Viele Ungereimtheiten

Doch das sind nicht die einzigen Dinge, die sich bei der Finanzmarktaufsicht abspielen.

Amstad selbst, die mit einem Interview in der «Neuen Zürcher Zeitung» diese Woche offenbar die Flucht nach vorne ergreifen wollte und ihren Führungsstil verteidigte, verstrickte sich stattdessen in weiteren Widersprüchen.

So wiederholte sie den Umstand, dass an besagtem Sonntag, als der Untergang der Krisenbank Credit Suisse (CS) bekanntgegeben wurde, zwei Lösungen auf dem Tisch gelegen hätten: einerseits die Übernahme durch die Grossbank UBS, andererseits die Sanierung der CS.

«Die Sanierung war juristisch vorbereitet, mit den Behörden im Ausland abgestimmt und unterschriftsreif», sagte sie. Doch die Finma habe mit der Notfusion der CS zur UBS die risikoärmste Variante gewählt, behauptete sie.

Schwammige Situation

Ob diese Aussagen so stimmen, ist in zweierlei Hinsicht fraglich. Es gibt zahlreiche Aussagen, dass die Fusion der CS mit der UBS von langer Hand geplant gewesen sei.

Und ob die Notfusion sowie die Enteignung von Aktionären sowie AT-1-Bondholdern wirklich die risikoreichste Variante war, steht noch gar nicht fest.

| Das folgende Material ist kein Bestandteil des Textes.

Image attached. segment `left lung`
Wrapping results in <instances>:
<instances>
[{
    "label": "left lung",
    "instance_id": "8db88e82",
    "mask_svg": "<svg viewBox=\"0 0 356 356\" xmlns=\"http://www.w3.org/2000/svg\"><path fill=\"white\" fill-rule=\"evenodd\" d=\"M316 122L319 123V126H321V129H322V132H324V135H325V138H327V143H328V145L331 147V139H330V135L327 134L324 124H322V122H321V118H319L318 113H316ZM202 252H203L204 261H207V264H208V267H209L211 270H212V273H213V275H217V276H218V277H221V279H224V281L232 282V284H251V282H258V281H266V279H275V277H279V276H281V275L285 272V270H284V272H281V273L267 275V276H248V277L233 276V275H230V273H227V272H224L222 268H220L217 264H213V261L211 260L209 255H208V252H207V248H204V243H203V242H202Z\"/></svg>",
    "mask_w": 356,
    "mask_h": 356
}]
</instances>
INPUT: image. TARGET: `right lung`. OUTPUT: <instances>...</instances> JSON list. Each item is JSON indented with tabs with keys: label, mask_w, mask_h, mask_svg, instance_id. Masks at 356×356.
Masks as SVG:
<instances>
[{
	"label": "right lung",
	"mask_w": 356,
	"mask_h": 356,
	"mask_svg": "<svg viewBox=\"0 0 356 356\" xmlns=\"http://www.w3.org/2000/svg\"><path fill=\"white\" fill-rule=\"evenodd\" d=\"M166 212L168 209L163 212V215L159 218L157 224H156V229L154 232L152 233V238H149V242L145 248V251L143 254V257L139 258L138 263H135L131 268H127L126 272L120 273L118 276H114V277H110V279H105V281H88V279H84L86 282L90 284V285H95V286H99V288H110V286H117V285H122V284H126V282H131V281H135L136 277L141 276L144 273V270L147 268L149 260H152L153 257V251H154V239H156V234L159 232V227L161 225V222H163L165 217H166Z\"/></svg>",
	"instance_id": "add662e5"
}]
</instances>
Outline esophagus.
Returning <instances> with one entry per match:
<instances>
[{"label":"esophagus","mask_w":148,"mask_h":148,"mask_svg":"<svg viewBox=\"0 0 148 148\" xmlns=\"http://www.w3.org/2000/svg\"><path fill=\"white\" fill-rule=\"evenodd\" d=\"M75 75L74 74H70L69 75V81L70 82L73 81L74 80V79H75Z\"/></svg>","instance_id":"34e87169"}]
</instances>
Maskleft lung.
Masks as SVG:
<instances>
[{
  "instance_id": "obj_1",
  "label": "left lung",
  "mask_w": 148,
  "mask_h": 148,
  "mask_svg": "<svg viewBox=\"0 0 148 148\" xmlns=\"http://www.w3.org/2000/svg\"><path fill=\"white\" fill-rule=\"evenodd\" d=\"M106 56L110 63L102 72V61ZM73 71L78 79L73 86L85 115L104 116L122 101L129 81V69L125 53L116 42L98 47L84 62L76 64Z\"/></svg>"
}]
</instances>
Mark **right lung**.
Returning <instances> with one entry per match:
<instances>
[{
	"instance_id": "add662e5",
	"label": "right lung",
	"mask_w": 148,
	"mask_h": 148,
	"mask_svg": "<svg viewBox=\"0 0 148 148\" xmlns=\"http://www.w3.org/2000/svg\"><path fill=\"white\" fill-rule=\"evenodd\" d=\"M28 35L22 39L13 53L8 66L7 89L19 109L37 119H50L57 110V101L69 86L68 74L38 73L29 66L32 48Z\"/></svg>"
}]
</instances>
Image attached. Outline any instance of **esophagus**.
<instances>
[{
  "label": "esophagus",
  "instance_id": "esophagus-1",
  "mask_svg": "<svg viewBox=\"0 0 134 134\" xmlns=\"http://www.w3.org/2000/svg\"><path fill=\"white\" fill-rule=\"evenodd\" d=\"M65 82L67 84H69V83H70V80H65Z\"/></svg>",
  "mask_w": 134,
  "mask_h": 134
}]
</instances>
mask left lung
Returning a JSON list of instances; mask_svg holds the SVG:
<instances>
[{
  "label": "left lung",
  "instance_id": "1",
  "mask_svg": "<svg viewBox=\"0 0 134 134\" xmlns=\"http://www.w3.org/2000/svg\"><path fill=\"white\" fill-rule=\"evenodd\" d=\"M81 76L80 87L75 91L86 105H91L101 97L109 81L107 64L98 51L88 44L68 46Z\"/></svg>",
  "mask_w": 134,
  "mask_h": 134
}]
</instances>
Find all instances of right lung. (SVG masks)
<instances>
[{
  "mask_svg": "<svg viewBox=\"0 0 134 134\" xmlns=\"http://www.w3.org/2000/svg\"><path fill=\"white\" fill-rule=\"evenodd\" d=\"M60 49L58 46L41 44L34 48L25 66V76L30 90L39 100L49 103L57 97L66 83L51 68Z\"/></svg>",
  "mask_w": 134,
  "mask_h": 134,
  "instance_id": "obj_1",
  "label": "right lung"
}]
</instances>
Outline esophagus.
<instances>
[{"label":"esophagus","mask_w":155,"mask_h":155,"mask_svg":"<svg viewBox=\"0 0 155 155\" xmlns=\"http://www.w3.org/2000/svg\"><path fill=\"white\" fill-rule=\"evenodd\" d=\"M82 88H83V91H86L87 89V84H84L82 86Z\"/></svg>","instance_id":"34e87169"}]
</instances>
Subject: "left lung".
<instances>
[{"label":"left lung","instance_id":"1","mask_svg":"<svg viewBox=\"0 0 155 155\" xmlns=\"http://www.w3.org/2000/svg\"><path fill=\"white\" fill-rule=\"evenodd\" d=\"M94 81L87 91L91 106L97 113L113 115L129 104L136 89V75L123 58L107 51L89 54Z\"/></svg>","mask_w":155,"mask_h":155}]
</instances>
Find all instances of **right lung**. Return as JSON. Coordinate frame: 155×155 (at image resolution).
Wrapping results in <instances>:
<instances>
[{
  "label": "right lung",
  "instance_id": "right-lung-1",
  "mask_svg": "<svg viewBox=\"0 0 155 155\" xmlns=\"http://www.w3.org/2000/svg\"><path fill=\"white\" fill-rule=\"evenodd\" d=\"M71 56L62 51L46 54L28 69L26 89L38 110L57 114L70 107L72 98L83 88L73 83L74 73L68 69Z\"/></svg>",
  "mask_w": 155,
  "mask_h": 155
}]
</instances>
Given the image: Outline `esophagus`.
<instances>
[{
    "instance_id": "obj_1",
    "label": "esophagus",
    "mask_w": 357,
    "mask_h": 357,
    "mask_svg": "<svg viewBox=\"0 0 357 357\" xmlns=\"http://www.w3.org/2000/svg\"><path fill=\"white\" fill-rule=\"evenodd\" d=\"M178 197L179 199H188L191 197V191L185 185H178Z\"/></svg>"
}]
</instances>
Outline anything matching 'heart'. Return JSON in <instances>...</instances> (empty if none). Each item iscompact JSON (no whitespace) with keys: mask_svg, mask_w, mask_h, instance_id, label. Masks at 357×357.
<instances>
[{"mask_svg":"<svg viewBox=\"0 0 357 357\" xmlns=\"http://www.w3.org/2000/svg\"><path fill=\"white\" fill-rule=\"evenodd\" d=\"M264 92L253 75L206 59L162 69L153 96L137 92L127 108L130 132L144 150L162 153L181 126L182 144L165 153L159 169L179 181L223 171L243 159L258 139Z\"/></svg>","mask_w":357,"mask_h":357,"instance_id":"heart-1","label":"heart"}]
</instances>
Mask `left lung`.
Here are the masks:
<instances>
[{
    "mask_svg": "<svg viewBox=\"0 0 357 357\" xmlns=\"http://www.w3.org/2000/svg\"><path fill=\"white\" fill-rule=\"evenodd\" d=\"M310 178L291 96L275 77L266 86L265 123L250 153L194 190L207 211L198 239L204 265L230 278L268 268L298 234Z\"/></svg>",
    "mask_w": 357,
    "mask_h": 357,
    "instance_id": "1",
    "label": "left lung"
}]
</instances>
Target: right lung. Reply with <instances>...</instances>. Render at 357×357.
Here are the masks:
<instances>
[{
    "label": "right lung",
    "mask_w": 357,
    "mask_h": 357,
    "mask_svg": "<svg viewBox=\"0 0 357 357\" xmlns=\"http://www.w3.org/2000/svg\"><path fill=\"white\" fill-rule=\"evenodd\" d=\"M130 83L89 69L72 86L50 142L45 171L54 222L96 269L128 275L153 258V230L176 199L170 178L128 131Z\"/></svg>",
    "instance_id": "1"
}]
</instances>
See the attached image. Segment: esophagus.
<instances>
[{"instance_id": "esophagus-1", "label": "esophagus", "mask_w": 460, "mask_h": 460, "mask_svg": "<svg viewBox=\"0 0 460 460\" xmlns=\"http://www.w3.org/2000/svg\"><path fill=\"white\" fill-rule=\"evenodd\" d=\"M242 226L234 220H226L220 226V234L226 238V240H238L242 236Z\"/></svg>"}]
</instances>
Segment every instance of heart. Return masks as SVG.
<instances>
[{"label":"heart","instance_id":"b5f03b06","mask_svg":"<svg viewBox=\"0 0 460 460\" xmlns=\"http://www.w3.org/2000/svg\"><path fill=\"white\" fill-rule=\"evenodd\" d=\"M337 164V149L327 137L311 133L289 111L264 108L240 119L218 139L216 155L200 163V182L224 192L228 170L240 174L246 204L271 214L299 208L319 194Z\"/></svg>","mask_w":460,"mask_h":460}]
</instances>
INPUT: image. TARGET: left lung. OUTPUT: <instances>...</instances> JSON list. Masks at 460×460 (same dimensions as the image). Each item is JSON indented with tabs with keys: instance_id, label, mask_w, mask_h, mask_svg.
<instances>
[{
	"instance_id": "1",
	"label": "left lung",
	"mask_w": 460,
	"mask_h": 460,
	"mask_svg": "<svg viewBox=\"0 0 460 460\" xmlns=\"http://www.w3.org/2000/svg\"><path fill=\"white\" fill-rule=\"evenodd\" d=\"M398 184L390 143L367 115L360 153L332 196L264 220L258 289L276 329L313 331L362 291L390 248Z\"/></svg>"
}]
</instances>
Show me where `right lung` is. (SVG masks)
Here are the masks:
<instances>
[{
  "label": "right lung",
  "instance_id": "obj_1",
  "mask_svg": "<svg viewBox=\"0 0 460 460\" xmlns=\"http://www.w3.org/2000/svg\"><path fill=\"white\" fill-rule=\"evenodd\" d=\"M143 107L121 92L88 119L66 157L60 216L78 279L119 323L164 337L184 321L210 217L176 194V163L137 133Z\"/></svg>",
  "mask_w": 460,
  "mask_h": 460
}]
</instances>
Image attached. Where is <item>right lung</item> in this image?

Zahlreiche Klagen kommen derzeit auf die Schweiz zu, wie auch muula.ch berichtete, die Milliarden kosten könnten.

Amstad behauptet jedoch: «Es war klar, dass die Übernahme durch die UBS für die Stabilität und die Reputation des Finanzplatzes Schweiz am risikoärmsten ist», hiess es.

Wechsel von Zuständigkeiten

Neben diesem Aspekt zur CS gibt es allerdings noch weitere Widersprüche.

Die Aufsichtsbehörde hätte die Krisenbank stets genauestens beobachtet, hiess es immer von der promovierten Finma-Präsidentin. Für die beiden Grossbanken stellte die Finanzmarktaufsicht aber nur je sechs Personen für die UBS und für die CS ab.

Für die fusionierte Monsterbank UBS arbeiteten nunmehr allerdings direkt 20 Personen und nochmal 20 indirekt, erklärte Amstad den Ausbau der Aufsichtstätigkeit in dem Interview.

Demnach war die Oberkontrolle über die Schweizer Grossbankenwelt wohl doch nicht ausreichend gewesen, wenn es nun für die fusionierte Bank so viele Mitarbeiter braucht.

Schweigen im Walde?

Amstad erklärte obendrein, ihr wichtigstes Mittel sei das Enforcementverfahren. Doch über solche Massnahmen dürfe sie die Öffentlichkeit laut Gesetz nicht informieren.

Dann kommt sie allerdings doch mit fünf der rund 40 aktueller solcher Verfahren an die Medien, weil diese von besonderer Tragweite seien. 

Was ist mit den anderen? Warum leitete die Behörde diese Enforcementverfahren überhaupt ein, wenn sie offenbar unwichtig waren?

All dies bleibt im Dunkeln und löst Schulterzucken aus.

Zwiespältige Angaben

Professorin Amstad sagte im Verteidigungs-Interview mit der «NZZ» aber auch, dass sie mit der Arbeit der operativen Führung der Finma, also mit Direktor Urban Angehrn, sehr zufrieden gewesen sei und die beiden «sehr gut zusammengearbeitet» hätten.

Doch unter Medienvertretern erzählt man sich da etwas anderes.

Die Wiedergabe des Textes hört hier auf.